Markets
Biotech turned green
After 12 months of volatility and a fall that brought five-year lows, the closely watched XBI biotech index finally made up its losses for 2023. After yesterday's 5% gains, the index is now up about 3% on the year. As recently as October, it was down more than 20%.
While biotech's recovery is cheerful news for investors, the root causes might be more than a little frustrating. The sector's rebound began last month on the news that inflation had pretty much flattened, suggesting the Federal Reserve is almost certainly done raising interest rates. Yesterday's rally came after Fed Chair Jerome Powell said policymakers are now looking into when they can start cutting.
That's good news for market sectors perceived as risky, of which biotech is one, but it's also a sobering reminder for biotech specialists that their fortunes often depend on macroeconomic factors well outside their control.
Biotech
There's always money in the CRISPR patents
Editas Medicine, the other CRISPR company, has spent a decade plagued by delays, disappointments, and turnover at the top-ranks. But thanks to a favorable patent ruling, the company seems to have arrived on a solid business model.

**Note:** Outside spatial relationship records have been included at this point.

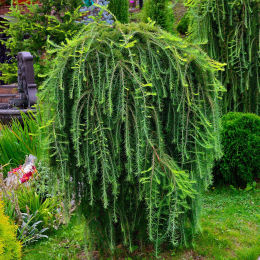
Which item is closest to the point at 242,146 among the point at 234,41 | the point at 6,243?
the point at 234,41

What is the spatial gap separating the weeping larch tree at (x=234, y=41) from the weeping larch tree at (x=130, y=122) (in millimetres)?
2531

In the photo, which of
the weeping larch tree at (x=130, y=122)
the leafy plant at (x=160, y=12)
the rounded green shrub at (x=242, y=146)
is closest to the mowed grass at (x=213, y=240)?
the weeping larch tree at (x=130, y=122)

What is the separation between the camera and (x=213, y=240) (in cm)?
306

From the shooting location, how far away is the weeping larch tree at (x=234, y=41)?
4859 mm

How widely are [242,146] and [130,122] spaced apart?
8.15 feet

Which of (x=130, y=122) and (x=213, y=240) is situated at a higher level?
(x=130, y=122)

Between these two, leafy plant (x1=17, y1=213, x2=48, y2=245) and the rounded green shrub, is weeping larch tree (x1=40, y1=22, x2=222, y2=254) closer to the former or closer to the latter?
leafy plant (x1=17, y1=213, x2=48, y2=245)

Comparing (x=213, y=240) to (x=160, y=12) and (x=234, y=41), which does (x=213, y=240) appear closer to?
(x=234, y=41)

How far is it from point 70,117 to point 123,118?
1.47ft

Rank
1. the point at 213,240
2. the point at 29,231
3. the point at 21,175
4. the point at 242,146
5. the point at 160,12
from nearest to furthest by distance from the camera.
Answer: the point at 213,240 → the point at 29,231 → the point at 21,175 → the point at 242,146 → the point at 160,12

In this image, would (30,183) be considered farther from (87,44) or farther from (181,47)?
(181,47)

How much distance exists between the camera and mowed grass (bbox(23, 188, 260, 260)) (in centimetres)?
286

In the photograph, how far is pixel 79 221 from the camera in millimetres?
2791

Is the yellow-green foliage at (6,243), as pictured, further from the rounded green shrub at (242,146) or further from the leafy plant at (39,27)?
the leafy plant at (39,27)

As STAT's Jason Mast reports, Vertex Pharmaceuticals agreed to pay Editas $50 million, along with a series of annual payments through 2034, in exchange for rights to use CRISPR-Cas9 in its sickle cell therapy approved last week. Editas is also up for another "contingent" $50 million sum, followed by annual payouts worth between $10 million and $40 million, depending on how well Casgevy sells.

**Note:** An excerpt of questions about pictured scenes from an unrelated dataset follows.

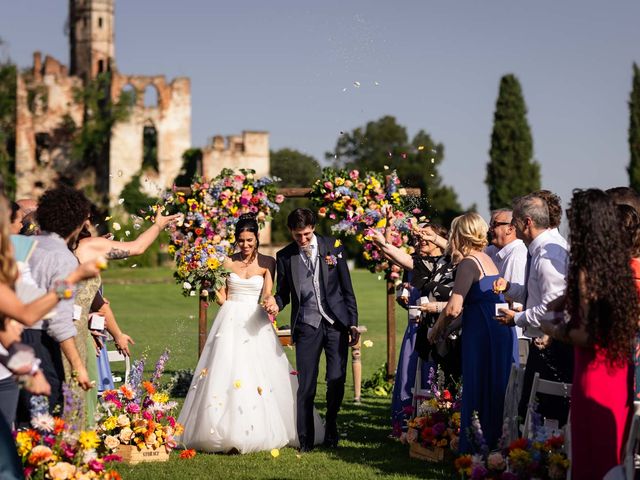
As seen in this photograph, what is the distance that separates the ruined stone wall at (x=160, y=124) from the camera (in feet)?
195

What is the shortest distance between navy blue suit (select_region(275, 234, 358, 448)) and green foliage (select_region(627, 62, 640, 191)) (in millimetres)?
49378

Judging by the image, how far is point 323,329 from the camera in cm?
865

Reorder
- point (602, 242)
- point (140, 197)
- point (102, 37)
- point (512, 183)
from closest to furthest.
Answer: point (602, 242)
point (140, 197)
point (512, 183)
point (102, 37)

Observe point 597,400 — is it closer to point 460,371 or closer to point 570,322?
point 570,322

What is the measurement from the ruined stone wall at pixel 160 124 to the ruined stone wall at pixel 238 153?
1.85 meters

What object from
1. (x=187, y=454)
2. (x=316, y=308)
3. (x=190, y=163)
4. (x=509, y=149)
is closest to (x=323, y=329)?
(x=316, y=308)

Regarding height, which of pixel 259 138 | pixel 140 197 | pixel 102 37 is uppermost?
pixel 102 37

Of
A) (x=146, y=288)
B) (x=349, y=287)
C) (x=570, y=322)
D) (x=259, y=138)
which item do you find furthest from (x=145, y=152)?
(x=570, y=322)

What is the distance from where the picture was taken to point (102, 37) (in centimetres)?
7656

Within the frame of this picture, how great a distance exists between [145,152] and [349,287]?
5515 cm

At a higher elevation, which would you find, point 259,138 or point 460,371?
point 259,138

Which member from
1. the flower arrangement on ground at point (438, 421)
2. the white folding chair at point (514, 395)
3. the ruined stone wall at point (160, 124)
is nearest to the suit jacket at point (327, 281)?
the flower arrangement on ground at point (438, 421)

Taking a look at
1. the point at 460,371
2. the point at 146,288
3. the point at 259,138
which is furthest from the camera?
the point at 259,138

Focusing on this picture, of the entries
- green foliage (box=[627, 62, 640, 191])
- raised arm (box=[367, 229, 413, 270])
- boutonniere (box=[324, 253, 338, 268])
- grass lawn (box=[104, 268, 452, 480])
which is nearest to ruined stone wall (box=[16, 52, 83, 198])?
green foliage (box=[627, 62, 640, 191])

It's a small transaction in pharmaceutical terms, but it makes a big difference for Editas. The company now has enough money to sustain its operations into 2026, a year beyond its earlier projections, and the deal could be a framework for future agreements with other CRISPR companies. Evercore ISI raised its Editas price target from $8 a share to $15 a share based solely on the deal's potential.
Read more.
Startups
Machine learning and obesity, united at last
This morning, Deep Apple Therapeutics launched with $52 million from the VC firm Apple Tree Partners. The startup plans to develop new small molecule medicines for obesity, inflammatory conditions, and other conditions, using a machine learning platform.

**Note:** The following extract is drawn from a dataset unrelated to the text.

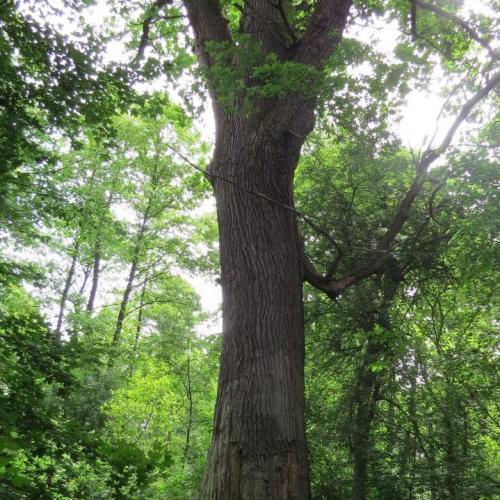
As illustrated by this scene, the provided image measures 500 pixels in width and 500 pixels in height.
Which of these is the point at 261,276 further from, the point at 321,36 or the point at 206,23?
the point at 206,23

This isn't a case where Deep Apple, which plans to select a lead candidate for an inflammatory condition in the second quarter, saw how many dollars GLP-1 drugs are bringing in and decided to jump on the bandwagon.
As CEO Spiros Liras tells it, the company's ideas came from research out of the University of California, San Francisco, presented in 2019. "We do it because of our background," Liras said. We view this as a more complex problem."